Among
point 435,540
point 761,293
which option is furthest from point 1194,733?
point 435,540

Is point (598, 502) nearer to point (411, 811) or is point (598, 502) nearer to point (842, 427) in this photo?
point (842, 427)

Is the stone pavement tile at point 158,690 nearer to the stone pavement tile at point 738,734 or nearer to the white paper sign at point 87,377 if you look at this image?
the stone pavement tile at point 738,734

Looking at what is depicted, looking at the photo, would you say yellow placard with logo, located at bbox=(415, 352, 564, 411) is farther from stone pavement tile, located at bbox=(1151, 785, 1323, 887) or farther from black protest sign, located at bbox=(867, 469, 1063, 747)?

━━━━━━━━━━━━━━━━━━━━

Task goal:
Render the items above as a JSON list of strings, one string per line, starting at the line that contains "Is point (598, 502) nearer to point (411, 811)" and ending at the final line of the items, with blank lines omitted.

Answer below:
[
  "Is point (598, 502) nearer to point (411, 811) or is point (598, 502) nearer to point (842, 427) in this photo?",
  "point (842, 427)",
  "Is the stone pavement tile at point 158,690 nearer to the stone pavement tile at point 738,734 or nearer to the white paper sign at point 87,377 if you look at this image?",
  "the stone pavement tile at point 738,734",
  "Looking at what is depicted, looking at the photo, would you say yellow placard with logo, located at bbox=(415, 352, 564, 411) is farther from stone pavement tile, located at bbox=(1151, 785, 1323, 887) or farther from black protest sign, located at bbox=(867, 469, 1063, 747)?"
]